Pourtant sur le plan interne, depuis la naissance de l’Etat fédéral et le formation de l’Etat de droit en 1848, l’ancienne médiation, marginalisée avec l’arrivée de la conciliation préalable obligatoire apportée par les institutions françaises ( Constituante de 1790 ), s’évanouit. Les codes de procédure civile des Cantons développent les règles de la procédure civile en accordant leur faveur au combat judiciaire, même si la conciliation garde une place importante parfois. Cent cinquante ans s’écoulent ainsi en formatant les modes de pensée et d’action des praticiens autour du règlement imposé : la procédure civile, et rejointe un siècle plus tard par l’arbitrage, qui peu à peu partagera avec elle les inconvénients ayant favorisé sa naissance: lenteur, complexité et coût élevé.
En proclamant que désormais » le règlement à l’amiable ( des différends ) a la priorité » ( message du Conseil fédéral du 28 juin 2006, p. 20, introduisant le projet de code de procédure civile fédérale suisse unifié ), le Gouvernement fédéral, suivi par les Chambres fédérales qui l’adoptent en décembre 2008, donnent d’une part à la conciliation une importance nouvelle en l’encourageant dans la tentative préalable puis à tous les stades de la procédure et d’autre part à la médiation une légitimation incontournable en la rendant possible en option avec la tentative préalable, puis à tous les stades de la procédure également.

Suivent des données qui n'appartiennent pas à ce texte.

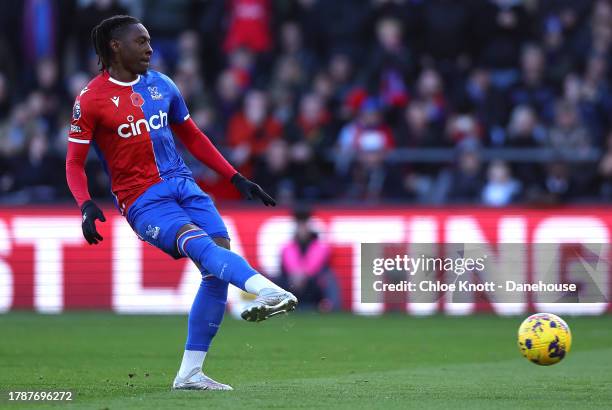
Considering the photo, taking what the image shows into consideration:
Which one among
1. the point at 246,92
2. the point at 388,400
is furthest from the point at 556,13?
the point at 388,400

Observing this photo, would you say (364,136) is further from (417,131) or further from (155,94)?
(155,94)

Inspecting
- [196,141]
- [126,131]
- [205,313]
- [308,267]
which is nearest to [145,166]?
[126,131]

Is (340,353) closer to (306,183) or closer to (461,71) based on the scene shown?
(306,183)

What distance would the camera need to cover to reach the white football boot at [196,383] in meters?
9.01

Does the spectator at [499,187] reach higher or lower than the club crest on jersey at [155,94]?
higher

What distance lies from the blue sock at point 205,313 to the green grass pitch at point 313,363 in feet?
1.28

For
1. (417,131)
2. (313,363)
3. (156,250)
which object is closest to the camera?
(313,363)

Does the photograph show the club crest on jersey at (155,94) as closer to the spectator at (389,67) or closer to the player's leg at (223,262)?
the player's leg at (223,262)

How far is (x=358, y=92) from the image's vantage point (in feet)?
64.1

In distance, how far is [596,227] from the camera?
17.3m

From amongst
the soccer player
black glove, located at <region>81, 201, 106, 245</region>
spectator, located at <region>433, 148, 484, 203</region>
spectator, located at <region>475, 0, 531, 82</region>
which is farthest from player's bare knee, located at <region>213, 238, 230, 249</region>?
spectator, located at <region>475, 0, 531, 82</region>

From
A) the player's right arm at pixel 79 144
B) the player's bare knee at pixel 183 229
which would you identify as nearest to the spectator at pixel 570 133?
the player's bare knee at pixel 183 229

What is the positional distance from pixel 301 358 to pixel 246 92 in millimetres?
8823

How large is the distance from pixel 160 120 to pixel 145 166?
338mm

Pourtant de nombreux obstacles doivent être renversés pour traduire l’injonction des Autorités fédérales dans la réalité quotidienne des juridictions, des Cantons et des Autorités fédérales elles-mêmes . Face à tant d’habitude du combat judiciaire il convient de dissiper trois craintes entourant la médiation : la peur de la nouveauté, celle de perdre son pouvoir ou ses ressources, peurs dont la capacité de nuisance pour la jeune médiation a failli lui coûté la vie lors des débats parlementaires sur le CPCS et l’a fait rayer du texte du code de procédure pénale suisse unifié, tandis que la médiation administrative s’est fait discrètement sa place à l’occasion de la réforme de la loi fédérale administrative peu avant.
La question essentielle à traiter les prochaines années , voir décennies, pour favoriser l’essor de la résolution amiable des différends en Suisse est celle des mesures de sa mise en œuvre, les Lignes directrices du Conseil de l’Europe (CEPEJ – 2007) No 13, 14 et 15 de décembre en constituant au demeurant un guide fort utile tant pour les Autorités tant fédérales que cantonales, pour le secteur public comme pour le secteur privé. A cela s’ajoute la nécessité d’instaurer dans les lois d’organisation ou dans les pratiques judiciaires des Cantons la connexion fonctionnelle qui manque actuellement entre la procédure et la médiation : les magistrats ou service de référence RAD / ADR. Le système institué par le législateur suisse ( comme celui de la France et de la Belgique, d’ailleurs ) ayant fâcheusement omis de la prévoir, ce qu’avaient fait les législateurs des Pays- Bas et d’ Etats américains. Mais c’est surtout en formant les nouveaux acteurs aux formes fructueuses de la négociation raisonnée et de la négociation collaborative dans les ateliers des Universités suisses et lors de la formation des avocats-stagiaires et des futurs magistrats que l’on parviendra véritablement à faire évoluer, en complément avec la justice traditionnelle, la manière de gérer les conflits, en pensant d’abord à la résolution amiable avant de saisir les tribunaux, ce que recommandait déjà Platon il y a quelque deux mille cinq cents ans.